---- MATERIAL SHOWN
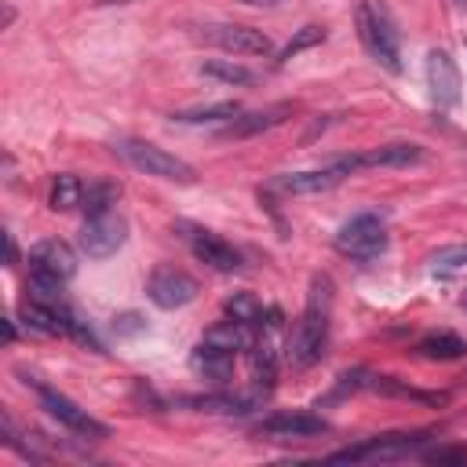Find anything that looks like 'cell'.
I'll use <instances>...</instances> for the list:
<instances>
[{
  "label": "cell",
  "instance_id": "4dcf8cb0",
  "mask_svg": "<svg viewBox=\"0 0 467 467\" xmlns=\"http://www.w3.org/2000/svg\"><path fill=\"white\" fill-rule=\"evenodd\" d=\"M99 7H117V4H139V0H95Z\"/></svg>",
  "mask_w": 467,
  "mask_h": 467
},
{
  "label": "cell",
  "instance_id": "836d02e7",
  "mask_svg": "<svg viewBox=\"0 0 467 467\" xmlns=\"http://www.w3.org/2000/svg\"><path fill=\"white\" fill-rule=\"evenodd\" d=\"M456 4H463V7H467V0H456Z\"/></svg>",
  "mask_w": 467,
  "mask_h": 467
},
{
  "label": "cell",
  "instance_id": "1f68e13d",
  "mask_svg": "<svg viewBox=\"0 0 467 467\" xmlns=\"http://www.w3.org/2000/svg\"><path fill=\"white\" fill-rule=\"evenodd\" d=\"M241 4H277V0H241Z\"/></svg>",
  "mask_w": 467,
  "mask_h": 467
},
{
  "label": "cell",
  "instance_id": "d6986e66",
  "mask_svg": "<svg viewBox=\"0 0 467 467\" xmlns=\"http://www.w3.org/2000/svg\"><path fill=\"white\" fill-rule=\"evenodd\" d=\"M416 354L427 361H456L467 354V339H460L456 332H431L416 343Z\"/></svg>",
  "mask_w": 467,
  "mask_h": 467
},
{
  "label": "cell",
  "instance_id": "d590c367",
  "mask_svg": "<svg viewBox=\"0 0 467 467\" xmlns=\"http://www.w3.org/2000/svg\"><path fill=\"white\" fill-rule=\"evenodd\" d=\"M463 379H467V376H463Z\"/></svg>",
  "mask_w": 467,
  "mask_h": 467
},
{
  "label": "cell",
  "instance_id": "cb8c5ba5",
  "mask_svg": "<svg viewBox=\"0 0 467 467\" xmlns=\"http://www.w3.org/2000/svg\"><path fill=\"white\" fill-rule=\"evenodd\" d=\"M226 314H230L234 321L248 325V328H259L266 310H263V303H259L255 296H248V292H234V296L226 299Z\"/></svg>",
  "mask_w": 467,
  "mask_h": 467
},
{
  "label": "cell",
  "instance_id": "277c9868",
  "mask_svg": "<svg viewBox=\"0 0 467 467\" xmlns=\"http://www.w3.org/2000/svg\"><path fill=\"white\" fill-rule=\"evenodd\" d=\"M113 153L124 157L135 171L153 175V179H164V182H182V186H190V182L197 179V171H193L182 157H175V153H168V150H161V146H153V142H146V139H117V142H113Z\"/></svg>",
  "mask_w": 467,
  "mask_h": 467
},
{
  "label": "cell",
  "instance_id": "52a82bcc",
  "mask_svg": "<svg viewBox=\"0 0 467 467\" xmlns=\"http://www.w3.org/2000/svg\"><path fill=\"white\" fill-rule=\"evenodd\" d=\"M197 36L226 55H274V40L263 33V29H252V26H237V22H208V26H197Z\"/></svg>",
  "mask_w": 467,
  "mask_h": 467
},
{
  "label": "cell",
  "instance_id": "7a4b0ae2",
  "mask_svg": "<svg viewBox=\"0 0 467 467\" xmlns=\"http://www.w3.org/2000/svg\"><path fill=\"white\" fill-rule=\"evenodd\" d=\"M354 22H358V40L368 51V58H376L387 73H401L405 69L401 66V36H398L390 11L379 0H361L354 11Z\"/></svg>",
  "mask_w": 467,
  "mask_h": 467
},
{
  "label": "cell",
  "instance_id": "7402d4cb",
  "mask_svg": "<svg viewBox=\"0 0 467 467\" xmlns=\"http://www.w3.org/2000/svg\"><path fill=\"white\" fill-rule=\"evenodd\" d=\"M84 186H88V182H80L73 171H62V175H55V182H51V193H47V204H51V212H73V208H80Z\"/></svg>",
  "mask_w": 467,
  "mask_h": 467
},
{
  "label": "cell",
  "instance_id": "44dd1931",
  "mask_svg": "<svg viewBox=\"0 0 467 467\" xmlns=\"http://www.w3.org/2000/svg\"><path fill=\"white\" fill-rule=\"evenodd\" d=\"M117 197H120V186H117V182L95 179V182H88V186H84V197H80V212H84L88 219H95V215H106V212H113Z\"/></svg>",
  "mask_w": 467,
  "mask_h": 467
},
{
  "label": "cell",
  "instance_id": "ac0fdd59",
  "mask_svg": "<svg viewBox=\"0 0 467 467\" xmlns=\"http://www.w3.org/2000/svg\"><path fill=\"white\" fill-rule=\"evenodd\" d=\"M361 390H376L383 398H401V401H416V405H431V409H441L449 401V394H441V390H420V387H409L405 379L376 376V372L361 376Z\"/></svg>",
  "mask_w": 467,
  "mask_h": 467
},
{
  "label": "cell",
  "instance_id": "83f0119b",
  "mask_svg": "<svg viewBox=\"0 0 467 467\" xmlns=\"http://www.w3.org/2000/svg\"><path fill=\"white\" fill-rule=\"evenodd\" d=\"M317 40H325V29H321V26H306V29H303V33H299L285 51H281V58H292L296 51H303L306 44H317Z\"/></svg>",
  "mask_w": 467,
  "mask_h": 467
},
{
  "label": "cell",
  "instance_id": "9a60e30c",
  "mask_svg": "<svg viewBox=\"0 0 467 467\" xmlns=\"http://www.w3.org/2000/svg\"><path fill=\"white\" fill-rule=\"evenodd\" d=\"M292 113L288 102H277V106H266V109H252V113H237L234 120H226V128H219V139H252V135H263L277 124H285V117Z\"/></svg>",
  "mask_w": 467,
  "mask_h": 467
},
{
  "label": "cell",
  "instance_id": "603a6c76",
  "mask_svg": "<svg viewBox=\"0 0 467 467\" xmlns=\"http://www.w3.org/2000/svg\"><path fill=\"white\" fill-rule=\"evenodd\" d=\"M201 73L212 77V80H223V84H234V88H248L255 84V73L241 62H230V58H212V62H201Z\"/></svg>",
  "mask_w": 467,
  "mask_h": 467
},
{
  "label": "cell",
  "instance_id": "3957f363",
  "mask_svg": "<svg viewBox=\"0 0 467 467\" xmlns=\"http://www.w3.org/2000/svg\"><path fill=\"white\" fill-rule=\"evenodd\" d=\"M434 438V431H390V434H376V438H365L358 445H347V449H336L332 460L339 463H387V460H409V456H420L423 445Z\"/></svg>",
  "mask_w": 467,
  "mask_h": 467
},
{
  "label": "cell",
  "instance_id": "4fadbf2b",
  "mask_svg": "<svg viewBox=\"0 0 467 467\" xmlns=\"http://www.w3.org/2000/svg\"><path fill=\"white\" fill-rule=\"evenodd\" d=\"M460 88L463 84H460V69H456L452 55L441 51V47L427 51V95H431V102L438 109H452L460 102V95H463Z\"/></svg>",
  "mask_w": 467,
  "mask_h": 467
},
{
  "label": "cell",
  "instance_id": "8fae6325",
  "mask_svg": "<svg viewBox=\"0 0 467 467\" xmlns=\"http://www.w3.org/2000/svg\"><path fill=\"white\" fill-rule=\"evenodd\" d=\"M124 237H128V223L117 212H106V215H95L84 223V230L77 234V244L88 259H109V255H117Z\"/></svg>",
  "mask_w": 467,
  "mask_h": 467
},
{
  "label": "cell",
  "instance_id": "8992f818",
  "mask_svg": "<svg viewBox=\"0 0 467 467\" xmlns=\"http://www.w3.org/2000/svg\"><path fill=\"white\" fill-rule=\"evenodd\" d=\"M387 248V223L376 212H361L350 215L339 230H336V252L354 259V263H368Z\"/></svg>",
  "mask_w": 467,
  "mask_h": 467
},
{
  "label": "cell",
  "instance_id": "f1b7e54d",
  "mask_svg": "<svg viewBox=\"0 0 467 467\" xmlns=\"http://www.w3.org/2000/svg\"><path fill=\"white\" fill-rule=\"evenodd\" d=\"M18 263V244H15V237L7 234V266H15Z\"/></svg>",
  "mask_w": 467,
  "mask_h": 467
},
{
  "label": "cell",
  "instance_id": "484cf974",
  "mask_svg": "<svg viewBox=\"0 0 467 467\" xmlns=\"http://www.w3.org/2000/svg\"><path fill=\"white\" fill-rule=\"evenodd\" d=\"M427 263H431V270H434V274H456V270H467V244L438 248Z\"/></svg>",
  "mask_w": 467,
  "mask_h": 467
},
{
  "label": "cell",
  "instance_id": "2e32d148",
  "mask_svg": "<svg viewBox=\"0 0 467 467\" xmlns=\"http://www.w3.org/2000/svg\"><path fill=\"white\" fill-rule=\"evenodd\" d=\"M423 157L427 153L416 142H383V146H372L365 153H350V164H354V171H361V168H409V164H420Z\"/></svg>",
  "mask_w": 467,
  "mask_h": 467
},
{
  "label": "cell",
  "instance_id": "e575fe53",
  "mask_svg": "<svg viewBox=\"0 0 467 467\" xmlns=\"http://www.w3.org/2000/svg\"><path fill=\"white\" fill-rule=\"evenodd\" d=\"M463 47H467V40H463Z\"/></svg>",
  "mask_w": 467,
  "mask_h": 467
},
{
  "label": "cell",
  "instance_id": "5b68a950",
  "mask_svg": "<svg viewBox=\"0 0 467 467\" xmlns=\"http://www.w3.org/2000/svg\"><path fill=\"white\" fill-rule=\"evenodd\" d=\"M26 387H33V394H36L40 405H44V412H47L55 423H62L69 434L88 438V441H102V438H109V427H106L102 420H95L88 409H80L73 398H66V394L55 390L51 383H44V379H36V376H26Z\"/></svg>",
  "mask_w": 467,
  "mask_h": 467
},
{
  "label": "cell",
  "instance_id": "5bb4252c",
  "mask_svg": "<svg viewBox=\"0 0 467 467\" xmlns=\"http://www.w3.org/2000/svg\"><path fill=\"white\" fill-rule=\"evenodd\" d=\"M182 237H186L190 252H193L204 266H212V270H219V274L241 270V252H237L230 241H223L219 234H212V230H190V234H182Z\"/></svg>",
  "mask_w": 467,
  "mask_h": 467
},
{
  "label": "cell",
  "instance_id": "ffe728a7",
  "mask_svg": "<svg viewBox=\"0 0 467 467\" xmlns=\"http://www.w3.org/2000/svg\"><path fill=\"white\" fill-rule=\"evenodd\" d=\"M237 113H241V102L223 99V102H208V106L179 109V113H171V120H175V124H219V120H234Z\"/></svg>",
  "mask_w": 467,
  "mask_h": 467
},
{
  "label": "cell",
  "instance_id": "9c48e42d",
  "mask_svg": "<svg viewBox=\"0 0 467 467\" xmlns=\"http://www.w3.org/2000/svg\"><path fill=\"white\" fill-rule=\"evenodd\" d=\"M29 277L36 281H51V285H66L73 274H77V252L58 241V237H47V241H36L29 248Z\"/></svg>",
  "mask_w": 467,
  "mask_h": 467
},
{
  "label": "cell",
  "instance_id": "d4e9b609",
  "mask_svg": "<svg viewBox=\"0 0 467 467\" xmlns=\"http://www.w3.org/2000/svg\"><path fill=\"white\" fill-rule=\"evenodd\" d=\"M186 405H197L204 412H248L252 398H237V394H204V398H186Z\"/></svg>",
  "mask_w": 467,
  "mask_h": 467
},
{
  "label": "cell",
  "instance_id": "6da1fadb",
  "mask_svg": "<svg viewBox=\"0 0 467 467\" xmlns=\"http://www.w3.org/2000/svg\"><path fill=\"white\" fill-rule=\"evenodd\" d=\"M332 332V277L317 274L306 292V306L296 321V332L288 336V361L292 368H310L325 358Z\"/></svg>",
  "mask_w": 467,
  "mask_h": 467
},
{
  "label": "cell",
  "instance_id": "7c38bea8",
  "mask_svg": "<svg viewBox=\"0 0 467 467\" xmlns=\"http://www.w3.org/2000/svg\"><path fill=\"white\" fill-rule=\"evenodd\" d=\"M325 431H328V420L317 412H274L255 423V434L270 438V441H303V438H317Z\"/></svg>",
  "mask_w": 467,
  "mask_h": 467
},
{
  "label": "cell",
  "instance_id": "d6a6232c",
  "mask_svg": "<svg viewBox=\"0 0 467 467\" xmlns=\"http://www.w3.org/2000/svg\"><path fill=\"white\" fill-rule=\"evenodd\" d=\"M463 310H467V296H463Z\"/></svg>",
  "mask_w": 467,
  "mask_h": 467
},
{
  "label": "cell",
  "instance_id": "30bf717a",
  "mask_svg": "<svg viewBox=\"0 0 467 467\" xmlns=\"http://www.w3.org/2000/svg\"><path fill=\"white\" fill-rule=\"evenodd\" d=\"M197 292H201L197 281H193L186 270H179V266H157V270L150 274V281H146V296H150V303L161 306V310H179V306L193 303Z\"/></svg>",
  "mask_w": 467,
  "mask_h": 467
},
{
  "label": "cell",
  "instance_id": "f546056e",
  "mask_svg": "<svg viewBox=\"0 0 467 467\" xmlns=\"http://www.w3.org/2000/svg\"><path fill=\"white\" fill-rule=\"evenodd\" d=\"M4 336H7V343H15V336H18V328H15V321H4Z\"/></svg>",
  "mask_w": 467,
  "mask_h": 467
},
{
  "label": "cell",
  "instance_id": "ba28073f",
  "mask_svg": "<svg viewBox=\"0 0 467 467\" xmlns=\"http://www.w3.org/2000/svg\"><path fill=\"white\" fill-rule=\"evenodd\" d=\"M350 171H354L350 157H336V161H328V164H321V168H306V171H285V175H274L266 190H274V193H292V197H296V193H325V190L339 186V182H343Z\"/></svg>",
  "mask_w": 467,
  "mask_h": 467
},
{
  "label": "cell",
  "instance_id": "e0dca14e",
  "mask_svg": "<svg viewBox=\"0 0 467 467\" xmlns=\"http://www.w3.org/2000/svg\"><path fill=\"white\" fill-rule=\"evenodd\" d=\"M234 358H237V350H230V347L212 343V339L201 336V343H197L193 354H190V365H193L197 376H204V379H212V383H226V379L234 376Z\"/></svg>",
  "mask_w": 467,
  "mask_h": 467
},
{
  "label": "cell",
  "instance_id": "4316f807",
  "mask_svg": "<svg viewBox=\"0 0 467 467\" xmlns=\"http://www.w3.org/2000/svg\"><path fill=\"white\" fill-rule=\"evenodd\" d=\"M420 460L423 463H452V467H460V463H467V449L463 445H438V449H423Z\"/></svg>",
  "mask_w": 467,
  "mask_h": 467
}]
</instances>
--------
TASK TO COMPLETE: How many lines of the material above contain the string "instances"? Treat uppercase and lowercase as different, and reply with the number alone.

ANSWER TO THIS EXERCISE: 3